### Spatial relation data
>>>

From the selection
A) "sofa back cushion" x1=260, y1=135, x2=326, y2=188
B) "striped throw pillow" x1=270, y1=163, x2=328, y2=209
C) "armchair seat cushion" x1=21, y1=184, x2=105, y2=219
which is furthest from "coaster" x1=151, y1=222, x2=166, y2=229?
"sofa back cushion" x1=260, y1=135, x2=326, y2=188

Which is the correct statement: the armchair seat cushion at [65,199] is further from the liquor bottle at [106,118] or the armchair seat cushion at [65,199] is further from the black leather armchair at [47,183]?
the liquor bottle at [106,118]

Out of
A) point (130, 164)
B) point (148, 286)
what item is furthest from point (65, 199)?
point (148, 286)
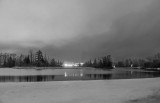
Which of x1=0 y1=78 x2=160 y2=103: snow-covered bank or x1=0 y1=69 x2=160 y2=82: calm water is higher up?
x1=0 y1=78 x2=160 y2=103: snow-covered bank

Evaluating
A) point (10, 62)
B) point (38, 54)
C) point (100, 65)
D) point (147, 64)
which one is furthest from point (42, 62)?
point (147, 64)

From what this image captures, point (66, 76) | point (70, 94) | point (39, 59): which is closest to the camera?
point (70, 94)

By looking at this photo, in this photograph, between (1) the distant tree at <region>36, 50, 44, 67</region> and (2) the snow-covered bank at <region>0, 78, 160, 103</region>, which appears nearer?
(2) the snow-covered bank at <region>0, 78, 160, 103</region>

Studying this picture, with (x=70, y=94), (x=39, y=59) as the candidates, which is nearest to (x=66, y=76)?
(x=70, y=94)

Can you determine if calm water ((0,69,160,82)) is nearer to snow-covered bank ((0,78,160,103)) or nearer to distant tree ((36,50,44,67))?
snow-covered bank ((0,78,160,103))

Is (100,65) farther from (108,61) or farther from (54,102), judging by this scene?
(54,102)

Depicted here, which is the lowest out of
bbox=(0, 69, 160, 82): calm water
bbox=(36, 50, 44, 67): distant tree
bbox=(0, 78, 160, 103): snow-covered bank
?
bbox=(0, 69, 160, 82): calm water

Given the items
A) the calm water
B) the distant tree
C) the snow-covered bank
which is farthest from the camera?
the distant tree

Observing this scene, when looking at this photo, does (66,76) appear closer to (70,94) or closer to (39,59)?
(70,94)

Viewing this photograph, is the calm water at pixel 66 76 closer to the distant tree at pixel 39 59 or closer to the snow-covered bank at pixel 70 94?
the snow-covered bank at pixel 70 94

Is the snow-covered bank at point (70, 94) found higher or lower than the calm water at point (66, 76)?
higher

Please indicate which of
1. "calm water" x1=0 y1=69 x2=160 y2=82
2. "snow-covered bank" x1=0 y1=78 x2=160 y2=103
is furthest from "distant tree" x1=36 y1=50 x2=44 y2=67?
"snow-covered bank" x1=0 y1=78 x2=160 y2=103

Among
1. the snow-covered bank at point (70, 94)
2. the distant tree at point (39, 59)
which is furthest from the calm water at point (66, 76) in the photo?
the distant tree at point (39, 59)

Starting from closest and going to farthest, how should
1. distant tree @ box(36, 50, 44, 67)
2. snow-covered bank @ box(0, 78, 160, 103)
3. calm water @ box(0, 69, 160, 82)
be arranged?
snow-covered bank @ box(0, 78, 160, 103), calm water @ box(0, 69, 160, 82), distant tree @ box(36, 50, 44, 67)
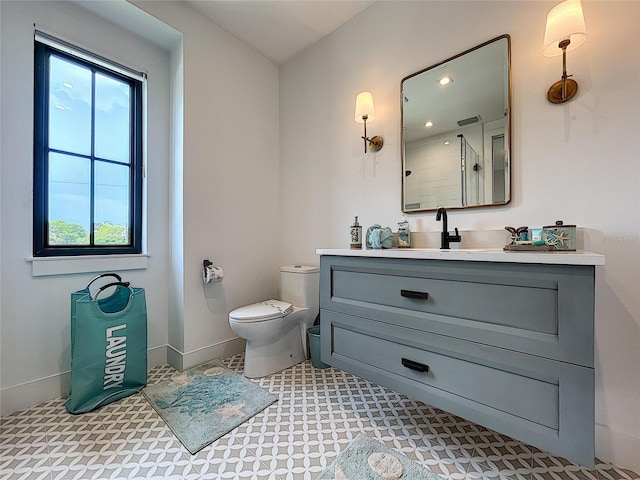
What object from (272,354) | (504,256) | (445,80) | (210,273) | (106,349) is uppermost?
(445,80)

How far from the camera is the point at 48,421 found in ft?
4.67

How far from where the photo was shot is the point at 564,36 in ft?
3.73

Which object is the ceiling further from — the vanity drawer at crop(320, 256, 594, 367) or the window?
the vanity drawer at crop(320, 256, 594, 367)

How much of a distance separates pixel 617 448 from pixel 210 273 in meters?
2.31

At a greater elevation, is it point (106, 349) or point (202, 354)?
point (106, 349)

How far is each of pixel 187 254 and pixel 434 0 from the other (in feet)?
7.49

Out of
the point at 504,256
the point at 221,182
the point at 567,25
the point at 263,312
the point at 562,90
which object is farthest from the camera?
the point at 221,182

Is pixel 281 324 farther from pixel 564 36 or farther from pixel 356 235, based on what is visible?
pixel 564 36

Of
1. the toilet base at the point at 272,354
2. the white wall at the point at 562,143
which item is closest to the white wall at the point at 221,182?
the toilet base at the point at 272,354

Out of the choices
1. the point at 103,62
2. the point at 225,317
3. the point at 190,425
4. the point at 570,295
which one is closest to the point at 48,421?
the point at 190,425

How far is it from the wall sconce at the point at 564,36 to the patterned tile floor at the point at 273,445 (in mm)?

<<<

### OBJECTIVE
Starting at the line that contains "Starting from closest", please write out every line to the end of the entries, inclusive, copied exactly and with pictures omitted.

### RESPONSE TO THE EXERCISE
Starting from closest and going to farthest, how should
1. distant tree @ box(36, 50, 44, 67)
2. snow-covered bank @ box(0, 78, 160, 103)
3. calm water @ box(0, 69, 160, 82)
be arranged?
snow-covered bank @ box(0, 78, 160, 103), calm water @ box(0, 69, 160, 82), distant tree @ box(36, 50, 44, 67)
What object from (272,354) | (504,256) | (445,80) | (210,273) | (106,349) is uppermost?
(445,80)

How far from the camera is the point at 48,421 found in ft?
4.67

How far from where the photo was shot is the point at 564,36 in ft?
3.73

Which object is the ceiling further from — the vanity drawer at crop(320, 256, 594, 367) or the window?
the vanity drawer at crop(320, 256, 594, 367)

How much of a distance separates pixel 617 448 from pixel 210 273 in meters?
2.31

At a greater elevation, is it point (106, 349) or point (202, 354)?
point (106, 349)

How far is each of pixel 187 254 and pixel 434 0 from the other (in feet)?
7.49

Out of
the point at 504,256
the point at 221,182
the point at 567,25
the point at 263,312
the point at 562,90
which object is farthest from the camera?
the point at 221,182

Is pixel 281 324 farther from pixel 564 36 or farther from pixel 356 235, based on what is visible?
pixel 564 36

Of
1. the toilet base at the point at 272,354
2. the white wall at the point at 562,143
which item is closest to the white wall at the point at 221,182?
the toilet base at the point at 272,354

Out of the choices
1. the point at 103,62
2. the point at 225,317
3. the point at 190,425
4. the point at 570,295
which one is closest to the point at 48,421?
the point at 190,425

How far is it from the wall sconce at the point at 564,36 to the patterned tile floor at the point at 273,445 (in mm)?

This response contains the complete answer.